_Lesetext_
* * * * *

Entscheidungsstichwort (Thema)
Sozialversicherungspflicht bzw -freiheit. Programmierer/IT-Berater. Projektarbeit. agile Arbeit im Scrum-Team. abhängige Beschäftigung. selbstständige Tätigkeit
Orientierungssatz
Zum sozialversicherungsrechtlichen Status eines Programmierers bzw IT-Beraters, der für ein IT-Unternehmen im Rahmen eines Projekts Individualsoftware nach der sogenannten Scrum-Methode entwickelte (hier: selbstständige Tätigkeit).
Tenor
Auf die Berufung des Klägers werden das Urteil des Sozialgerichts Karlsruhe vom 30.01.2020 und der Bescheid der Beklagten vom 21.06.2018 in der Gestalt des Widerspruchsbescheids vom 20.11.2018 aufgehoben und es wird festgestellt, dass der Kläger bei seiner Tätigkeit als Programmierer für die Beigeladene zu 1) ab dem 01.01.2018 selbstständig tätig war und nicht der Versicherungspflicht in der gesetzlichen Rentenversicherung sowie nach dem Recht der Arbeitsförderung unterlag.
Die Beklagte trägt die außergerichtlichen Kosten des Klägers in beiden Rechtszügen. Die Beigeladenen tragen ihre außergerichtlichen Kosten in beiden Rechtszügen selbst.
Tatbestand
Die Beteiligten streiten im Rahmen eines Statusfeststellungsverfahrens über die Versicherungspflicht des Klägers während seiner Tätigkeit als Programmierer bzw. IT-Berater für die Beigeladene zu 1) im Zeitraum 01.01.2018 bis 30.06.2018.
Der im Jahr 1986 geborene Kläger ist Softwareentwickler. Er war bereits seit September 2011 über eine Zwischenfirma bei der Beigeladenen zu 1) als Softwareentwickler tätig. Nach eigenen Angaben ist er als Selbstständiger für verschiedene Auftraggeber tätig.

* * * * *

_Gespeicherte Einträge_

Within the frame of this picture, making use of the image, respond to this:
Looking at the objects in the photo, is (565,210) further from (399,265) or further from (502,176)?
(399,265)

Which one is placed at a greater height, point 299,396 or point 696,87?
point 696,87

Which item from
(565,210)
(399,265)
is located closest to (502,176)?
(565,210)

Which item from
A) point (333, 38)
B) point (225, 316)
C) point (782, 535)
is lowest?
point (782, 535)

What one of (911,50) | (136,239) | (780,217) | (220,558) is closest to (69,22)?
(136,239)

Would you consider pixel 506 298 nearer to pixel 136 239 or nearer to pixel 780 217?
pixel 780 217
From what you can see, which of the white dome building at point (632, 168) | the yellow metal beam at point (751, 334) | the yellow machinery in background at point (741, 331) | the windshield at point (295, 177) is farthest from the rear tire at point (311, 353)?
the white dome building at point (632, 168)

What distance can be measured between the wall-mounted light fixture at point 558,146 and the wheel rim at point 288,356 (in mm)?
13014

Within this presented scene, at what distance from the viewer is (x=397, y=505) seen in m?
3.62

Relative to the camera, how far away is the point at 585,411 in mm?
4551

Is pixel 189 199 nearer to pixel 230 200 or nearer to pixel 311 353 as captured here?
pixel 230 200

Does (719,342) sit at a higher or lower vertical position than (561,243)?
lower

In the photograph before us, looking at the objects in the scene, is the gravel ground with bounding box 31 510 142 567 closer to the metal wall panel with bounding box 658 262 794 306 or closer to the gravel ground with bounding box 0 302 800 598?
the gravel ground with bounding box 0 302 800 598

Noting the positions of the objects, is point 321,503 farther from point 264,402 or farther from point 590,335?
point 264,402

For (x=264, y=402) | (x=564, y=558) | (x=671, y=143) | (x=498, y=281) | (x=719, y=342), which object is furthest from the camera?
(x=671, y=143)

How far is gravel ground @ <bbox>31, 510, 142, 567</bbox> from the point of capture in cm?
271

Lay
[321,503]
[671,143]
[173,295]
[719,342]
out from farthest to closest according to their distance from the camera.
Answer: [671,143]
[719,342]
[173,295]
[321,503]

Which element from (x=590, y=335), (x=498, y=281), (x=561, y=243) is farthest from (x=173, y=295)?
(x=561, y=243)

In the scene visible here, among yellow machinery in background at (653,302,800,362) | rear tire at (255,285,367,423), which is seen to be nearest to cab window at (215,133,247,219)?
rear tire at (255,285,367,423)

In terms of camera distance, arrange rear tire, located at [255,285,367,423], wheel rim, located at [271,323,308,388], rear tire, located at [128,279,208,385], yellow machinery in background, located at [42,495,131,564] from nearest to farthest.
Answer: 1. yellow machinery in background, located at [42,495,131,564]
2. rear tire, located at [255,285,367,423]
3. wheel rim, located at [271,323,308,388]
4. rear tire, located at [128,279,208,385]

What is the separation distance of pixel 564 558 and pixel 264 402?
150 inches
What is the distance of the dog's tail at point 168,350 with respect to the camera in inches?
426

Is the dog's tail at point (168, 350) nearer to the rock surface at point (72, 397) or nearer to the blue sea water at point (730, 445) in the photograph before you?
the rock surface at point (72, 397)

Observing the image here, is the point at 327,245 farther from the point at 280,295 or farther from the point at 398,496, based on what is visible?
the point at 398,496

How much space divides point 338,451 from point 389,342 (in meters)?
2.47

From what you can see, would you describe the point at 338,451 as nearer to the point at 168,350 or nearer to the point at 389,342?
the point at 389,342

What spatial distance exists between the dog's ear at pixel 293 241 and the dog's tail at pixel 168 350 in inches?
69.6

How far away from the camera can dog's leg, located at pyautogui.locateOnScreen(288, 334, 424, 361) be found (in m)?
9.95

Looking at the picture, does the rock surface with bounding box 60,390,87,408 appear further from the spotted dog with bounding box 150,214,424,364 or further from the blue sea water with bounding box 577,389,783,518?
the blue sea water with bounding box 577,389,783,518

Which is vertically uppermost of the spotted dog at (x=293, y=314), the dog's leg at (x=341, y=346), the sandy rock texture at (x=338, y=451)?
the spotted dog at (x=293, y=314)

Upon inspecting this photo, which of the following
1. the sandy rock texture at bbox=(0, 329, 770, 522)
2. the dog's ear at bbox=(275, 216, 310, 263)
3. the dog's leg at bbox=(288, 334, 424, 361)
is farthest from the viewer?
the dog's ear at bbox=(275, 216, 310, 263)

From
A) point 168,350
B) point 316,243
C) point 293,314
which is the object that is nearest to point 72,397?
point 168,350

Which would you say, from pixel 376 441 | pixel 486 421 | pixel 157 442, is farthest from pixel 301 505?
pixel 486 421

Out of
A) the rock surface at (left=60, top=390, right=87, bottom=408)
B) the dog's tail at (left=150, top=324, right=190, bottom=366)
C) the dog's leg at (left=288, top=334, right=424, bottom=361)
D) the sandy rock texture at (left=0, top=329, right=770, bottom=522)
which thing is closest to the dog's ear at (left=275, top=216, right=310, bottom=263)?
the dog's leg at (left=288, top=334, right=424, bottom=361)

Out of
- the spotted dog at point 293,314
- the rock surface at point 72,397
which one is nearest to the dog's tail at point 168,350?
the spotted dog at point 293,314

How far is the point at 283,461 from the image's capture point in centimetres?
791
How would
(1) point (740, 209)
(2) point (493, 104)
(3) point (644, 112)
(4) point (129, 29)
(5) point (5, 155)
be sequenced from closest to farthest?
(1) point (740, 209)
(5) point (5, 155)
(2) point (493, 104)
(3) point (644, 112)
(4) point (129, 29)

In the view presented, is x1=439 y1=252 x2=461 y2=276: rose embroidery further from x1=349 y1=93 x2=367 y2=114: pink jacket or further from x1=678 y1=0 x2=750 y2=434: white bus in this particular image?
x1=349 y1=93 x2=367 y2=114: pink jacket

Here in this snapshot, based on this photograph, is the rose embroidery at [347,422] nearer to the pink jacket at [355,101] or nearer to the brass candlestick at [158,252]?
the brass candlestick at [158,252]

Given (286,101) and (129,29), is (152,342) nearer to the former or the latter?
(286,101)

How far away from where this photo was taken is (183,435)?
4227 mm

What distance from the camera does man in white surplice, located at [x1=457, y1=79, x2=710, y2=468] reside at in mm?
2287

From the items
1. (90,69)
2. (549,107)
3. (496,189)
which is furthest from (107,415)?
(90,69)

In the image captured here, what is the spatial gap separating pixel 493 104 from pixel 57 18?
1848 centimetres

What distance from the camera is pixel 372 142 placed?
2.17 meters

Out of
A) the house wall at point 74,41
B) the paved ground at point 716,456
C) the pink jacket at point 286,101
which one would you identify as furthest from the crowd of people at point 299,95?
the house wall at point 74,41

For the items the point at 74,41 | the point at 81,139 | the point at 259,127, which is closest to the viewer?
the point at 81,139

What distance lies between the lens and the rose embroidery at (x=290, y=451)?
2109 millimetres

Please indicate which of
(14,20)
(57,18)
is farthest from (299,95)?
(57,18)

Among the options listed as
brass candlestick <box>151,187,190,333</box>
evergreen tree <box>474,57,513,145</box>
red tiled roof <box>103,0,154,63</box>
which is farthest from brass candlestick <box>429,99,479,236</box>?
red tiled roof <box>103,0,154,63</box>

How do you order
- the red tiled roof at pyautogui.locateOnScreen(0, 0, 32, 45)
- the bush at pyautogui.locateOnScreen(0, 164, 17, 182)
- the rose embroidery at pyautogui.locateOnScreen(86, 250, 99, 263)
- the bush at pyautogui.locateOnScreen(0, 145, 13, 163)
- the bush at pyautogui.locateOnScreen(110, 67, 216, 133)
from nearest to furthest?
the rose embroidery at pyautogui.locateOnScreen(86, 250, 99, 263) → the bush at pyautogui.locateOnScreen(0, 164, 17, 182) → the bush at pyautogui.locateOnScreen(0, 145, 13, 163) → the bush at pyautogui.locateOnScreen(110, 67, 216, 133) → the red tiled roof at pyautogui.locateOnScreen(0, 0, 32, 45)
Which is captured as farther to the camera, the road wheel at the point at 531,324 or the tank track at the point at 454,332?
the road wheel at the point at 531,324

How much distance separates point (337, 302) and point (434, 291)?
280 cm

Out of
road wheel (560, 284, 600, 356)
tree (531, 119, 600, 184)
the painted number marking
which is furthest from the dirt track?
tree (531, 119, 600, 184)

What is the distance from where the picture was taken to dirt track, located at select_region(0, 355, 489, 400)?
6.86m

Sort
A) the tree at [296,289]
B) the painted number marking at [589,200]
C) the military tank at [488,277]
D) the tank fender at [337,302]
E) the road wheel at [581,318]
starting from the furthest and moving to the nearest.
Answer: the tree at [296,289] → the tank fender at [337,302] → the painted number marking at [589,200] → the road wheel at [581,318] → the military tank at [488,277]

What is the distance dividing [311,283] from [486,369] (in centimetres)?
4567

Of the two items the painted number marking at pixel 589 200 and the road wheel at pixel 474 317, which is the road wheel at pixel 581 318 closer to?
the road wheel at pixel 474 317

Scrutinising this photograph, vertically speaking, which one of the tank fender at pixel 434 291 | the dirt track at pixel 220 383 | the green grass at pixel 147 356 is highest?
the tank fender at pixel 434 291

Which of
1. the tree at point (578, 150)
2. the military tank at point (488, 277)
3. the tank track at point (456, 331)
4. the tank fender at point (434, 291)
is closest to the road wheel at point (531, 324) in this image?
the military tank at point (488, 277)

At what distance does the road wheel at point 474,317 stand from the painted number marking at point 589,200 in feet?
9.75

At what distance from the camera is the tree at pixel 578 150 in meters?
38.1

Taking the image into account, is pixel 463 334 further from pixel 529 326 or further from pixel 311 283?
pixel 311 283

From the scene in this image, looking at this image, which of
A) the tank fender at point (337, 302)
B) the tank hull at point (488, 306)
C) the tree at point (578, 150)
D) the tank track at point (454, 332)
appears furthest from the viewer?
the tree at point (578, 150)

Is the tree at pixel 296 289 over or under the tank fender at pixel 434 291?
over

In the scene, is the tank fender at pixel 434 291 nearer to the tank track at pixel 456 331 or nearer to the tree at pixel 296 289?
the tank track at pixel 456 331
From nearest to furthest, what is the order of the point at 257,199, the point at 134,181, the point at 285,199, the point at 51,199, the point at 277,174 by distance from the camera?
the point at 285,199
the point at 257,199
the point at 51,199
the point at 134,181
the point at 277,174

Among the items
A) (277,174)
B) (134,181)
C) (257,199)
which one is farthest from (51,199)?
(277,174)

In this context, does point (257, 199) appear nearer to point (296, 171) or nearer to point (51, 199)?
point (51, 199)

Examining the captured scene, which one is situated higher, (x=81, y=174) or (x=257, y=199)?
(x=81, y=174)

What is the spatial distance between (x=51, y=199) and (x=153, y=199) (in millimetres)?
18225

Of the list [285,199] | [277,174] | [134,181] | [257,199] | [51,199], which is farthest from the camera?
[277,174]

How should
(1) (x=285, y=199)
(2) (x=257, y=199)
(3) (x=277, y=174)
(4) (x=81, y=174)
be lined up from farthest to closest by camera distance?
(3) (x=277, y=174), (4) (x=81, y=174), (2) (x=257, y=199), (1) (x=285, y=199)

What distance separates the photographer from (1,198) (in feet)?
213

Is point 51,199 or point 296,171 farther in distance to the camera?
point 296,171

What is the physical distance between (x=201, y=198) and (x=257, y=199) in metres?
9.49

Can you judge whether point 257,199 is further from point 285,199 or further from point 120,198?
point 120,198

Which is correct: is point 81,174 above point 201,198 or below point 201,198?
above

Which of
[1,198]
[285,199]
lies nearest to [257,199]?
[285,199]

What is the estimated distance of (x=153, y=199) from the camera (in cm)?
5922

* * * * *

Schreib das Stück des Urteilstexts von „Sozialversicherungspflicht bzw -freiheit.“ bis einschließlich „(hier: selbstständige Tätigkeit).“ noch einmal ab. Ändere dabei „Individualsoftware“ in „Standardsoftware“. Verwende nur den Urteilstext.

_Lösung_
Sozialversicherungspflicht bzw -freiheit. Programmierer/IT-Berater. Projektarbeit. agile Arbeit im Scrum-Team. abhängige Beschäftigung. selbstständige Tätigkeit
Orientierungssatz
Zum sozialversicherungsrechtlichen Status eines Programmierers bzw IT-Beraters, der für ein IT-Unternehmen im Rahmen eines Projekts Standardsoftware nach der sogenannten Scrum-Methode entwickelte (hier: selbstständige Tätigkeit).